[Data listing]
----------

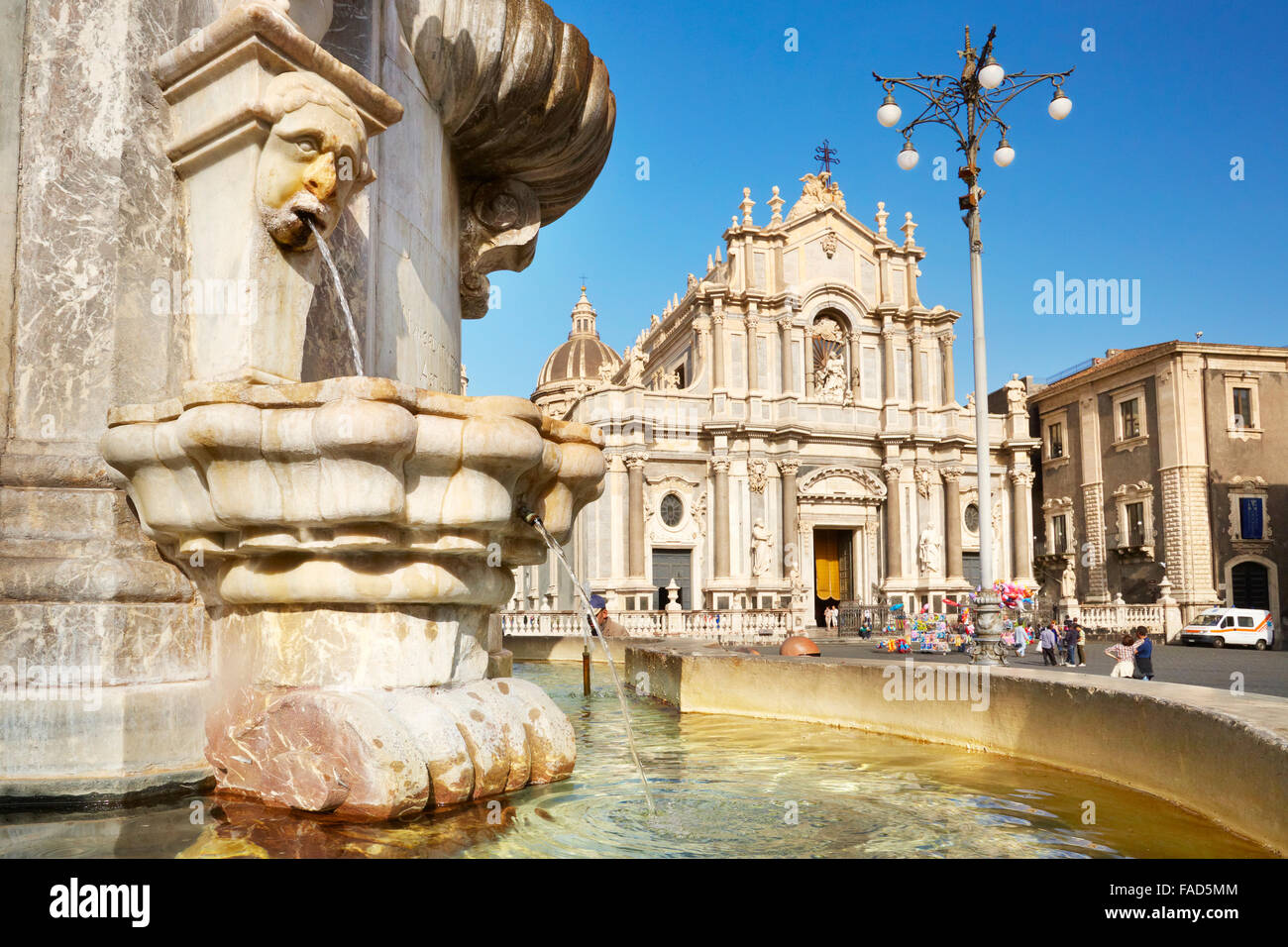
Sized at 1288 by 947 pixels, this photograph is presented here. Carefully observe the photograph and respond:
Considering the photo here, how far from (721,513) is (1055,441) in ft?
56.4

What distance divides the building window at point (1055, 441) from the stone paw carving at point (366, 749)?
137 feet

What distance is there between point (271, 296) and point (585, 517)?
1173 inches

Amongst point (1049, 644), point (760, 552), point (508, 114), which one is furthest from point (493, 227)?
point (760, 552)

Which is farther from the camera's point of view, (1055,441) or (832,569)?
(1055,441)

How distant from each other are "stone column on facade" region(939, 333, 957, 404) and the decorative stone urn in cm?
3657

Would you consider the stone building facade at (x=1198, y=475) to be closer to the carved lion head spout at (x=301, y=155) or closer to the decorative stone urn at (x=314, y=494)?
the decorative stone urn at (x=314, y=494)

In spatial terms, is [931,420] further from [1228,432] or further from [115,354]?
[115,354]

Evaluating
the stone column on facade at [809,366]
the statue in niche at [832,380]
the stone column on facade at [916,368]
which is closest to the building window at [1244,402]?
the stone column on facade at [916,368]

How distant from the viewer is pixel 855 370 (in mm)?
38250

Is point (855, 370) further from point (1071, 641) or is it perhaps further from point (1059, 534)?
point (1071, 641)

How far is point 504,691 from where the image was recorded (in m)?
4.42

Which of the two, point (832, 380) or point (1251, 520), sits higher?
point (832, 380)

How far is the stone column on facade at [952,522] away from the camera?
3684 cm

----------

Short problem:
Reproduce every item above word for word, with each answer included, but leave out the pictures.

Output for this task:
Sized at 1288 by 947 pixels, this photograph is presented here. Carefully observe the photograph and respond:
Considering the photo here, how far from (721,513) is (1055,441) in ft?
56.4

What distance divides the building window at point (1055, 441) from the stone paw carving at point (366, 749)?
137 feet

What distance is there between point (271, 296) and point (585, 517)?
1173 inches

Amongst point (1049, 644), point (760, 552), point (508, 114), which one is furthest from point (493, 227)?
point (760, 552)

Which is farther from the camera's point of view, (1055,441) or (832,569)?
(1055,441)

How distant from each other are "stone column on facade" region(939, 333, 957, 404) and the decorative stone urn in cm?
3657

Would you consider the stone building facade at (x=1198, y=475) to be closer to the carved lion head spout at (x=301, y=155) or closer to the decorative stone urn at (x=314, y=494)?
the decorative stone urn at (x=314, y=494)

In spatial terms, is [931,420] further from [1228,432] or further from [115,354]?
[115,354]

Evaluating
the stone column on facade at [809,366]
the statue in niche at [832,380]
the stone column on facade at [916,368]
which is closest to the building window at [1244,402]?
the stone column on facade at [916,368]

How distant from the viewer is pixel 855 370 (in mm)?
38250

Is point (855, 370) further from point (1071, 641) or is it perhaps further from point (1059, 534)?
point (1071, 641)

How far is point 504,691 from where the image was recorded (in m)?
4.42

Which of the two, point (832, 380) or point (1251, 520), sits higher?
point (832, 380)

How far is the stone column on facade at [952,522] away from the camera?
3684 cm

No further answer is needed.